Quench Cooling

BETE nozzles are used for quenching in commercial and industrial applications around the world. In many processes a gas is raised to temperatures that could easily damage downstream equipment. This can either be by direct combustion, as in the case of flue gas, or by secondary heating. The quickest and most effective way to cool a hot gas is through the evaporation of an injected liquid. Changing the phase of the injected liquid to gas consumes enormous amounts of energy compared to sensible/direct contact cooling. As an example, heating water from 0 °C to 100 °C requires about 418 kJ/kg. Converting that same water from liquid at 100 °C to steam at 100 °C requires about 2320 kJ/kg, or more than 5 times the energy. The energy used to vaporize the gas is taken from the hot gas, thus lowering its temperature.

In evaporative gas cooling, a mist of water is sprayed into the hot gas. In many cases this is flue gas from a combustion process. The water then evaporates, cooling the system rapidly as the energy is used to change the water from liquid to gas.
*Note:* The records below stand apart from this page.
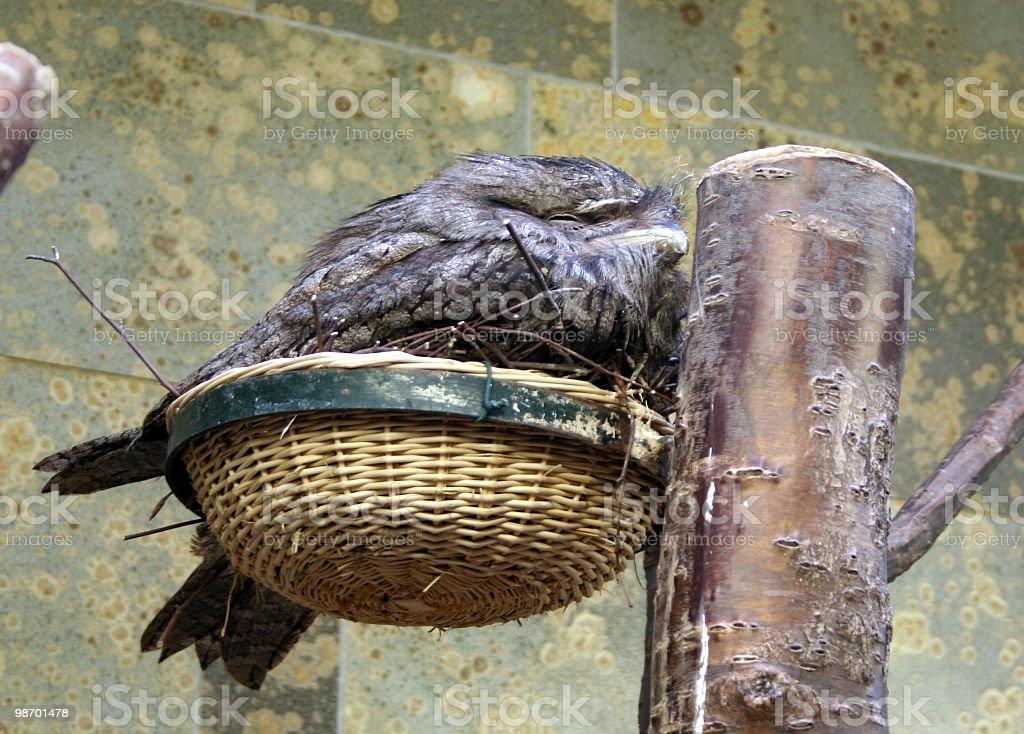 Owl Swallow royalty-free stock photo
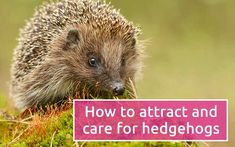 Hedgehogs require an extra helping hand, especially over winter. Follow David's tips on how to care for hedgehogs in the garden
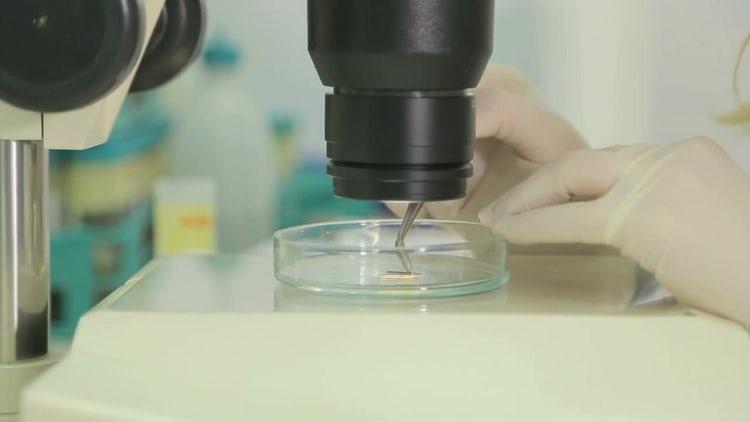 Research Laboratory: Stock Video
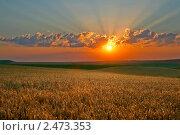 Купить «Красивый закат», фото № 2473353, снято 2 августа 2008 г. (c) Величко Микола / Фотобанк Лори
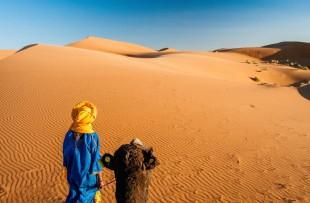 Camel ride HAR1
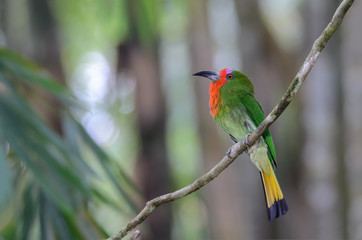 Red bearded Bee eater(Nyctyomis amictus Temmick), beautiful bird on branch, female.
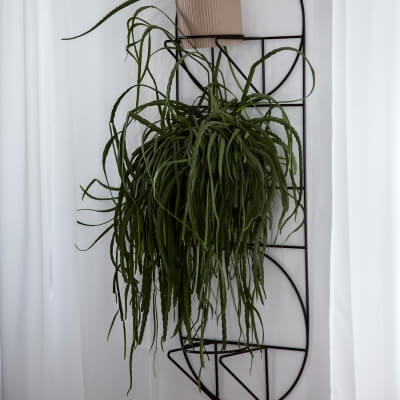 Bettwäsche Zweige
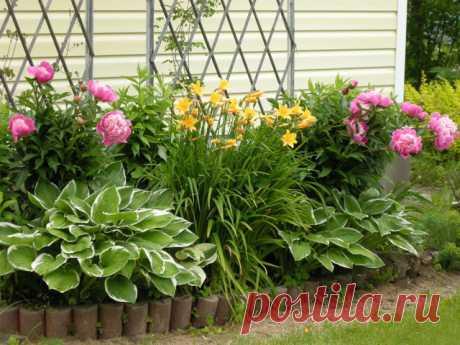 Каталог многолетних цветов для дачи. Фото с названиями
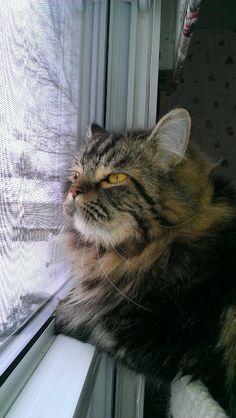 I'm getting sleepy waiting for birdies.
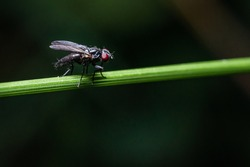 A black fly sits on a lush blade of grass while the sun is shining.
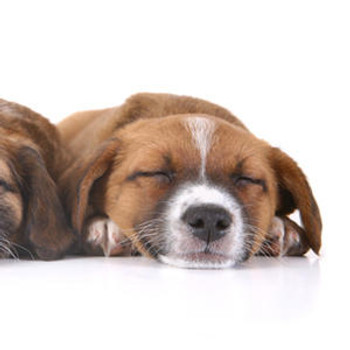 Canine ELISA Kits Dog Glucagon GCG ELISA Kit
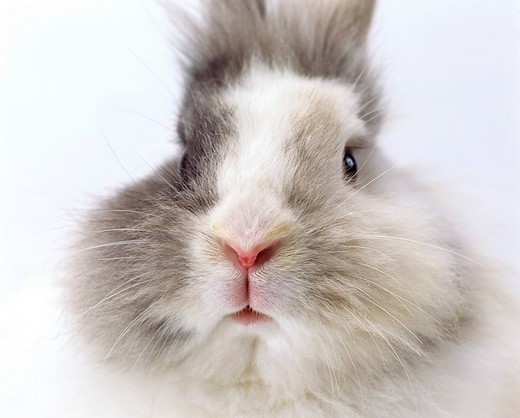 Domestic rabbit Oryctolagus cuniculu : Stock Photo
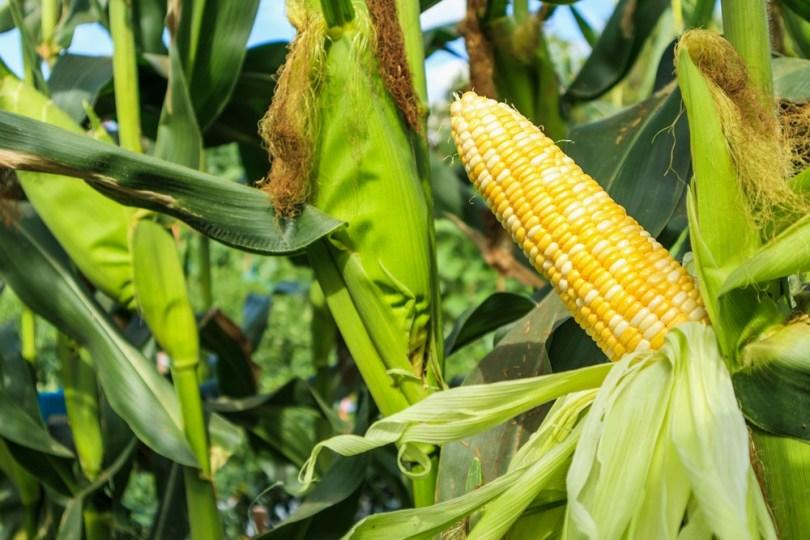 légumes maïs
When a volume of water is atomized into smaller droplets, more surface area is exposed, allowing the evaporation rate to increase. The rate of evaporation is often critical as the gas must reach its final temperature before a fixed point downstream. The evaporation rate is dependent on the droplet size, temperature differential, and partial pressure among other variables.

Our applications engineers can confidently assess which nozzle to recommend with the information acquired through the BETE Gas Cooling/Quenching Application Intake Sheet. This data will also allow the engineer to calculate the amount of water, operating pressure, and drop size that is necessary for your application. It is important to note that since spray nozzles produce a droplet size spectrum rather than a single droplet size, expertise is needed to correctly choose between different types of nozzles. BETE engineers perform detailed thermodynamic calculations to determine the ideal nozzle, droplet size, and pressure for each system. For applications with precise requirements and/or complex geometry, BETE offers Computational Fluid Dynamics (CFD) analysis as a contract service to verify the suitability and effectiveness of a proposed quench system.